A couple of points here. First, as other people seem to have indicated, there does seem to be a problem with saying 'the robot has human level intelligence/self-reflective insight' and simultaneously that it carries out its programming with regards to firing lasers at percepts which appear blue unreflectively, in so far as it would seem that the former would entail that the latter would /not/ be done unreflectively. What you have here are two seperate and largely unintegrated cognitive systems one of which ascribes functional-intentional properties to things, including the robot, and has human level intelligence on the one hand and the robot on the other.

The second point is that there may be a confusion based upon what your functional ascriptions to the robot are tracking. I want to say that objects have functions only relative to a system in which they play a role, which means that for example the robot might have 'the function' of eliminating blue objects within the wider system which is the Department of Homeland Security, however there is no discoverable fact about the robot which describes it's 'function simpliciter'. You can observe what appears to be goal directed behaviour, of course, but your ascriptions of goals to the robot are only good in so far as they serve to predict future behaviour of the robot (this is a standard descriptivist/projectivist approach to mental content ascription, of the sort Dennett describes in 'The Intentional Stance').

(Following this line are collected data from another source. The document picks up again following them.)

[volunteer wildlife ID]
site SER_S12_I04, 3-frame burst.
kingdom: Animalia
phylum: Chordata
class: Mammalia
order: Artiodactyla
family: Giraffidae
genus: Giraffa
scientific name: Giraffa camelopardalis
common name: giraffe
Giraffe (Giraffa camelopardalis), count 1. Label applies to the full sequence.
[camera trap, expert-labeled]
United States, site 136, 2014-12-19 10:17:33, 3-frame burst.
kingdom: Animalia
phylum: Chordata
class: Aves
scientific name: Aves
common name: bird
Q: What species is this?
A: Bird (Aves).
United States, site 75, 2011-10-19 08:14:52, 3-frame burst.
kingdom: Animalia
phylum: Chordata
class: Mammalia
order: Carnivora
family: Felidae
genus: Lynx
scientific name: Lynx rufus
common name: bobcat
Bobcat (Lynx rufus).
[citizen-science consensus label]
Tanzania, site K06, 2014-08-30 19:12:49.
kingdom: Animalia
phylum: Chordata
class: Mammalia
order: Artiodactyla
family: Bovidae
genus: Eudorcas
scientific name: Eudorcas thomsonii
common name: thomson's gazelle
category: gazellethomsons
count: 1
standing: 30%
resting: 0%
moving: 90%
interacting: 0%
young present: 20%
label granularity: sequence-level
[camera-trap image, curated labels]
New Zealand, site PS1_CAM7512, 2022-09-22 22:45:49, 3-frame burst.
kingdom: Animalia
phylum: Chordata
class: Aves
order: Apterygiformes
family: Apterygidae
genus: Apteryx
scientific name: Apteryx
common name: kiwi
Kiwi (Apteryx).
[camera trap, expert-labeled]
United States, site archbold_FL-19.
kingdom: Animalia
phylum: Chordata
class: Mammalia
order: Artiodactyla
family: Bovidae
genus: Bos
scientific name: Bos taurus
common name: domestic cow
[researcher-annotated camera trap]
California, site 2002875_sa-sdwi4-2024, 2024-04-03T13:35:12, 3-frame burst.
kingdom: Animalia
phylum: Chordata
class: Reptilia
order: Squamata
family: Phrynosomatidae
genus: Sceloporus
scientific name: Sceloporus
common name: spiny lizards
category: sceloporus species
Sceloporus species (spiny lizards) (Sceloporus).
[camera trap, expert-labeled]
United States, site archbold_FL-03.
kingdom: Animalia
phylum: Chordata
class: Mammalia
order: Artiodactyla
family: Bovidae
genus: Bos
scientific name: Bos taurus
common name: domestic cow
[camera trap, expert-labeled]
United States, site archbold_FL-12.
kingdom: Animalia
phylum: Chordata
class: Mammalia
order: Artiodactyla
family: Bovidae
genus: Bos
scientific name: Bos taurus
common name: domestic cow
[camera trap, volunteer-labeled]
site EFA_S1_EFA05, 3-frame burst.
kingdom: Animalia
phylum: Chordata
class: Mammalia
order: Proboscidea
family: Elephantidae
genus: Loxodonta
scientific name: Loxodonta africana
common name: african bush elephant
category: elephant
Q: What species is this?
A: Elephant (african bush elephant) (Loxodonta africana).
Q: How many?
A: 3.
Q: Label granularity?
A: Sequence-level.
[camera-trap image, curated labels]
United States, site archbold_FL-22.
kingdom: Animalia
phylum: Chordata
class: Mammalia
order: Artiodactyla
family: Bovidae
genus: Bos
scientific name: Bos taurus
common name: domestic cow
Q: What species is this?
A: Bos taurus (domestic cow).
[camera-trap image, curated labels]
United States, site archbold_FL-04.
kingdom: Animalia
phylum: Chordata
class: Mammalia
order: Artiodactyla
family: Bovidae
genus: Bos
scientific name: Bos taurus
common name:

So when you insert the investing in front of the robots camera it ceases to exercise the same goal directed behaviour or (what amounts to the same, expressed differently) your previous goal ascriptions to the object cease to be able to make reliable predictions of the robots future behaviour and need to be corrected. ((I'm going to ignore the issue of the ontological status of these ascriptions. If this is an interest you happen to have Dennett discusses his views on the subject in an essay entitled 'Real Patterns' and there is further commentary in a couple of the articles in Ross and Brook's 'Dennett's Philosophy)).

I realise you are consciously using a naive version of behaviourism as the backdrop of your discussion, so it's possible that I'm just jumping ahead to 'where you're going with this' but it does seem that with subsequent post-behaviourist approaches to mental content ascription the puzzle you seem to be describing of how to correctly describe the robot dissolves. ((N.B. - You might want to Millar's Understanding People which surveys a broad range of the various approaches to mental state ascription)).

Shouldn't the human intelligence part be considered part of the source code? With its own goals/value functions? Otherwise it will be just a human watchig the robot kind of thing.

Is there a sense in which we can conclude that the robot is a blue-minimizing robot, in which we can't also conclude that it's an object-minimizing robot that happens to be optimized for situations where most of the objects are blue or most of the backgrounds are non-blue? (Perhaps it's one of a set of robots, or perhaps the ability to change its filter is an intentional feature.)

Does that "human level intelligence module" have any ability to actually control the robot's actions, or just to passively observe and then ask "why did I do that?" What're the rules of the game, as such, here?